The expected response is the complete listing below, restated exactly, with its pictures omitted.

__Data extract__:
##############################

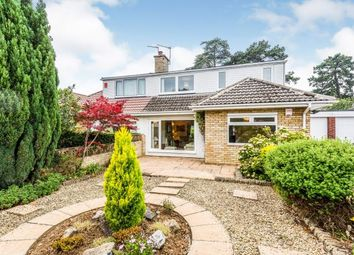 4 bed bungalow for sale in Longleat Close, Henleaze, ., Bristol BS9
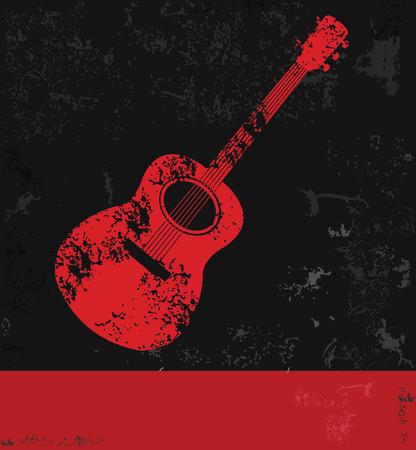 Guitar symbol,grunge  Vector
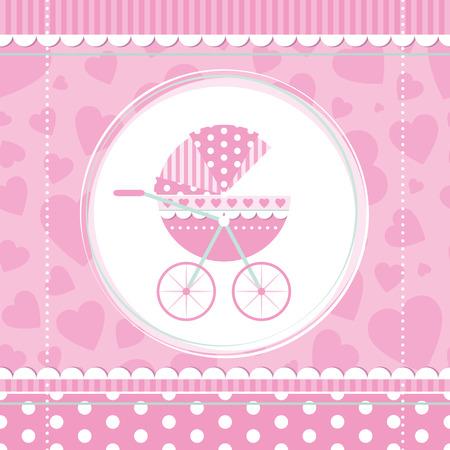 pink girl baby stroller  Vector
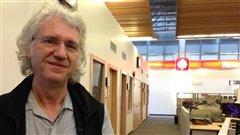 Luc Prairie, concepteur d'éclairage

##############################

__Problem solution__:
 4 bed bungalow for sale in Longleat Close, Henleaze, ., Bristol BS9
 Guitar symbol,grunge  Vector
 pink girl baby stroller  Vector
 Luc Prairie, concepteur d'éclairage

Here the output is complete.